PASSAGE SHOWN.

■ ■ ■ ■ ■

Tuesday, July 7th, 2009

Transporter 3 movie poster

Transporter 3, produced by Luc Besson and directed by Olivier Megaton, is an international product tailored for the American market. Despite its French locales, German cars, and adorably freckled Ukrainian hottie, the hero and villain are both quite American. The titular Transporter is Frank Martin (Jason Statham), a fighter and driver par excellence who earns a luxurious but lonely existence as an ask-no-questions courier. The events of his two previous misadventures have reformed his amoral ways and loner habits, as evidenced by his collaborative friendship with former nemesis Inspector Tarconi (François Berléand).

So in order for there to even be a Transporter 3, its plot must corral this reformed man into a caper full of opportunities for carnage and lawbreaking. The villainous American Johnson (Robert Knepper) is conceived as Martin’s evil, less evolved twin: a mercenary like him, but unleavened by conscience. His ill-defined plan involves blackmailing Ukranian politician Leonid Vasilev (Jeroen Krabbe) into allowing a giant corporation to import a tanker full of barrels of toxic waste. At one point Martin is menaced by a truck full of the stuff on land, but the tanker hasn’t docked yet. Confusing.

Natalya RudakovaNatalya Rudakova in Transporter 3

Statham is this generation’s Jean-Claude Van Damme or Steven Segal. He’s already been typecast as the tough loner in a constant series of b-movies (some more B than others, but The Bank Job is a step up), but usually lightens things up with a hint of Jackie Chan-esque self-deprecation. He’s impeccably tailored, lean, and ferociously fit, looking and moving more like a gymnast than the previous generation of slow-moving bodybuilder action heroes. A good drinking game for any Statham film is to drink a shot every time his shirt comes off. You’re likely to get alcohol poisoning in this case.

■ ■ ■ ■ ■

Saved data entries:
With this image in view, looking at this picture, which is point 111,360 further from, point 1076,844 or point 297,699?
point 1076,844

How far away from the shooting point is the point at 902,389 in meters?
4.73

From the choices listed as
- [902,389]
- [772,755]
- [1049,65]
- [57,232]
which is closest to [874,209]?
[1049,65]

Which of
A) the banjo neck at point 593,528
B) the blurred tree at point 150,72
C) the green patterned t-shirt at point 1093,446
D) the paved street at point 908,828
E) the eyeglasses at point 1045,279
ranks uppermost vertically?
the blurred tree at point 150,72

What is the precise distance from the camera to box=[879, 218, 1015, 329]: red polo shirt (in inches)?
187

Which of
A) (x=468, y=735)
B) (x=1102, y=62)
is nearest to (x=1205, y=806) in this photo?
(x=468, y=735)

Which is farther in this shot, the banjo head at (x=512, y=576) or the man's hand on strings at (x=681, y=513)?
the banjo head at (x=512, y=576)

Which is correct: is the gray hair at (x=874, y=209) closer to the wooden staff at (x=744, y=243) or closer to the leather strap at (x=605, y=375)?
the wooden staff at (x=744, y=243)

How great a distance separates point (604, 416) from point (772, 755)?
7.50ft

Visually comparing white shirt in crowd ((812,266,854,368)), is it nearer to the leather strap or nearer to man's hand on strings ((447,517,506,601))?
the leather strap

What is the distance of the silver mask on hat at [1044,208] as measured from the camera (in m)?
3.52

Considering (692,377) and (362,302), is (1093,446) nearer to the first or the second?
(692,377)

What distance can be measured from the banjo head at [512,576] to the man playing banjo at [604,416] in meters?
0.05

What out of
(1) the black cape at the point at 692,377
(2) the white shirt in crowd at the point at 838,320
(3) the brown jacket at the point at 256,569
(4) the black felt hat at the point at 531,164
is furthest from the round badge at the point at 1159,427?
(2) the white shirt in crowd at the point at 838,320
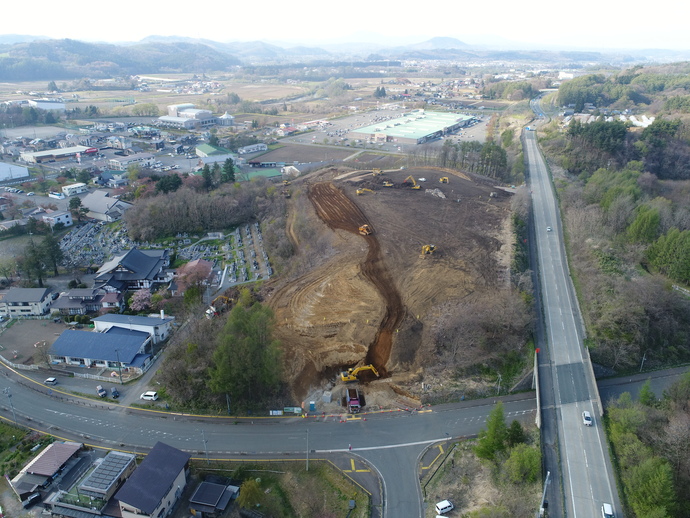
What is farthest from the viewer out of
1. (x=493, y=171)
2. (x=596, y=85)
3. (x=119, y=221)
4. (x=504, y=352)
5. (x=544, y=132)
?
(x=596, y=85)

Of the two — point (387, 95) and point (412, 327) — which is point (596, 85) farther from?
point (412, 327)

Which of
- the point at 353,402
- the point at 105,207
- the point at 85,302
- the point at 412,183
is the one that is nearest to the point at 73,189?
the point at 105,207

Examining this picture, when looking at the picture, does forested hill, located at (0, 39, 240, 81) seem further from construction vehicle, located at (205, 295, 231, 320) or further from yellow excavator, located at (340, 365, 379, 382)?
yellow excavator, located at (340, 365, 379, 382)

■ ■ ■ ■ ■

TASK INSTRUCTIONS.
A. List each character named in the Transporter 3 review along with the actor given for that character.
B. According to the Transporter 3 review, why is part of the plot confusing?
C. Which Statham film does the Transporter 3 review call a step up from his other b-movies?

EXPECTED RESULTS.
A. Frank Martin (Jason Statham), Inspector Tarconi (François Berléand), Johnson (Robert Knepper), and Leonid Vasilev (Jeroen Krabbe).

B. Martin is menaced on land by a truck full of toxic waste, even though the tanker that is supposed to import the waste has not docked yet.

C. The Bank Job.